* 作業内容
以下にある圧電振動デバイスについての本文から、「金属端子の前記気密接合領域と」で始まり「性を向上させることができる。」まで続く部分を、一字一句変えずに抽出してください。

* 本文抜粋
----------------------------------------
金属端子の前記気密接合領域と前記外部接続部間に形成された緩衝部は、例えば切り欠き部や屈曲部を有する構成や、あるいは薄肉構成であってもよい。
【0023】
請求項5によれば、気密接合領域と外部接続部間に緩衝部が形成されていることにより、気密接合時に生じた応力あるいは外部接続時(実装基板への接続時)に生じた応力が相互に影響を与えることを抑制し、気密信頼性および外部接合の信頼性を向上させることができる。
【発明の効果】
【0024】
本発明によれば、超小型で実用的な信頼性を確保した、安価な圧電振動デバイスを得ることができる。
----------------------------------------
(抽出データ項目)
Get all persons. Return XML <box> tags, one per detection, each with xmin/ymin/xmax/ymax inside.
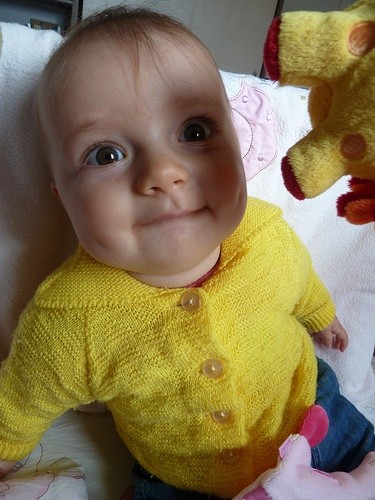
<box><xmin>0</xmin><ymin>5</ymin><xmax>375</xmax><ymax>500</ymax></box>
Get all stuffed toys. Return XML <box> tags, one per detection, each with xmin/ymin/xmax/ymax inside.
<box><xmin>234</xmin><ymin>404</ymin><xmax>375</xmax><ymax>500</ymax></box>
<box><xmin>263</xmin><ymin>0</ymin><xmax>375</xmax><ymax>226</ymax></box>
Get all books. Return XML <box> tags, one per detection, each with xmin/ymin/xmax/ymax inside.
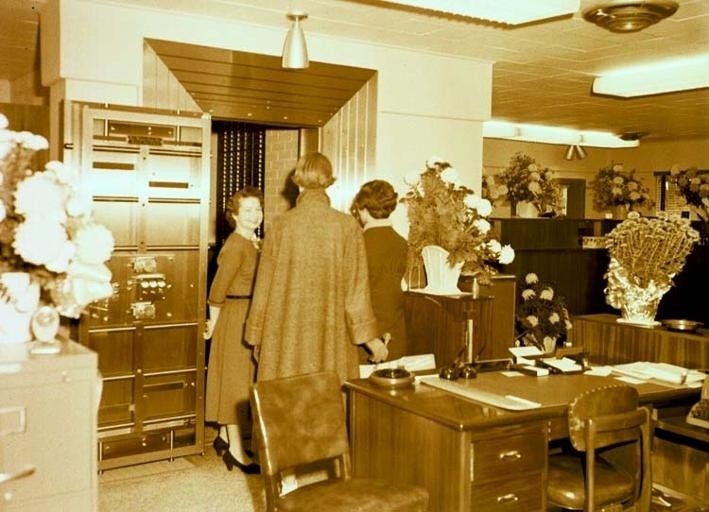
<box><xmin>610</xmin><ymin>357</ymin><xmax>709</xmax><ymax>391</ymax></box>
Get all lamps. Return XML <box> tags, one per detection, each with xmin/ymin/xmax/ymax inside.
<box><xmin>283</xmin><ymin>12</ymin><xmax>308</xmax><ymax>70</ymax></box>
<box><xmin>483</xmin><ymin>0</ymin><xmax>709</xmax><ymax>160</ymax></box>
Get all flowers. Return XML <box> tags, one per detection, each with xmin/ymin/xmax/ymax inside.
<box><xmin>588</xmin><ymin>162</ymin><xmax>709</xmax><ymax>222</ymax></box>
<box><xmin>0</xmin><ymin>114</ymin><xmax>117</xmax><ymax>342</ymax></box>
<box><xmin>398</xmin><ymin>160</ymin><xmax>515</xmax><ymax>286</ymax></box>
<box><xmin>518</xmin><ymin>273</ymin><xmax>574</xmax><ymax>339</ymax></box>
<box><xmin>482</xmin><ymin>151</ymin><xmax>565</xmax><ymax>212</ymax></box>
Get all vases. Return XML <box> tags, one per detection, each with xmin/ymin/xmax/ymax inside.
<box><xmin>510</xmin><ymin>201</ymin><xmax>517</xmax><ymax>215</ymax></box>
<box><xmin>421</xmin><ymin>246</ymin><xmax>465</xmax><ymax>296</ymax></box>
<box><xmin>526</xmin><ymin>333</ymin><xmax>556</xmax><ymax>352</ymax></box>
<box><xmin>0</xmin><ymin>304</ymin><xmax>28</xmax><ymax>377</ymax></box>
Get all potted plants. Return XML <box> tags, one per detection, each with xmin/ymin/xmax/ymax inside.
<box><xmin>603</xmin><ymin>212</ymin><xmax>700</xmax><ymax>328</ymax></box>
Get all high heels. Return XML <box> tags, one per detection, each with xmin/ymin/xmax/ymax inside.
<box><xmin>211</xmin><ymin>435</ymin><xmax>254</xmax><ymax>458</ymax></box>
<box><xmin>222</xmin><ymin>449</ymin><xmax>260</xmax><ymax>474</ymax></box>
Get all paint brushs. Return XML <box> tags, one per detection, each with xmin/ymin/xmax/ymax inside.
<box><xmin>452</xmin><ymin>345</ymin><xmax>467</xmax><ymax>369</ymax></box>
<box><xmin>474</xmin><ymin>344</ymin><xmax>488</xmax><ymax>360</ymax></box>
<box><xmin>383</xmin><ymin>332</ymin><xmax>392</xmax><ymax>347</ymax></box>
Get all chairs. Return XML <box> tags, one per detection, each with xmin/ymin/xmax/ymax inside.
<box><xmin>546</xmin><ymin>383</ymin><xmax>656</xmax><ymax>512</ymax></box>
<box><xmin>251</xmin><ymin>372</ymin><xmax>430</xmax><ymax>512</ymax></box>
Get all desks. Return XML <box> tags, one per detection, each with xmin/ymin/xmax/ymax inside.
<box><xmin>341</xmin><ymin>356</ymin><xmax>702</xmax><ymax>512</ymax></box>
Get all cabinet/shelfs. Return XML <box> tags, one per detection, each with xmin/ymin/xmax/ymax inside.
<box><xmin>0</xmin><ymin>337</ymin><xmax>100</xmax><ymax>512</ymax></box>
<box><xmin>401</xmin><ymin>273</ymin><xmax>515</xmax><ymax>369</ymax></box>
<box><xmin>485</xmin><ymin>215</ymin><xmax>709</xmax><ymax>318</ymax></box>
<box><xmin>74</xmin><ymin>102</ymin><xmax>214</xmax><ymax>470</ymax></box>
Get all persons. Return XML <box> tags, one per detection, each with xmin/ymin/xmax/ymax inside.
<box><xmin>352</xmin><ymin>177</ymin><xmax>411</xmax><ymax>367</ymax></box>
<box><xmin>241</xmin><ymin>149</ymin><xmax>391</xmax><ymax>496</ymax></box>
<box><xmin>202</xmin><ymin>184</ymin><xmax>276</xmax><ymax>475</ymax></box>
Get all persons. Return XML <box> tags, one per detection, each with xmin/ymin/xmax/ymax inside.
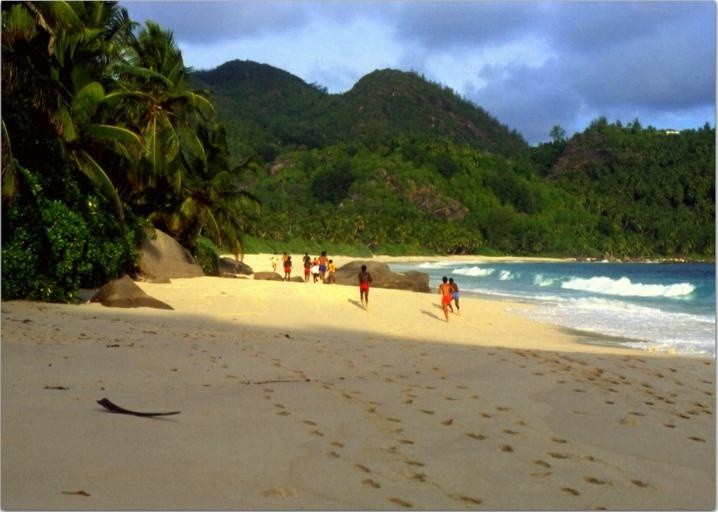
----------------------------------------
* この課題の回答
金属端子の前記気密接合領域と前記外部接続部間に形成された緩衝部は、例えば切り欠き部や屈曲部を有する構成や、あるいは薄肉構成であってもよい。
【0023】
請求項5によれば、気密接合領域と外部接続部間に緩衝部が形成されていることにより、気密接合時に生じた応力あるいは外部接続時(実装基板への接続時)に生じた応力が相互に影響を与えることを抑制し、気密信頼性および外部接合の信頼性を向上させることができる。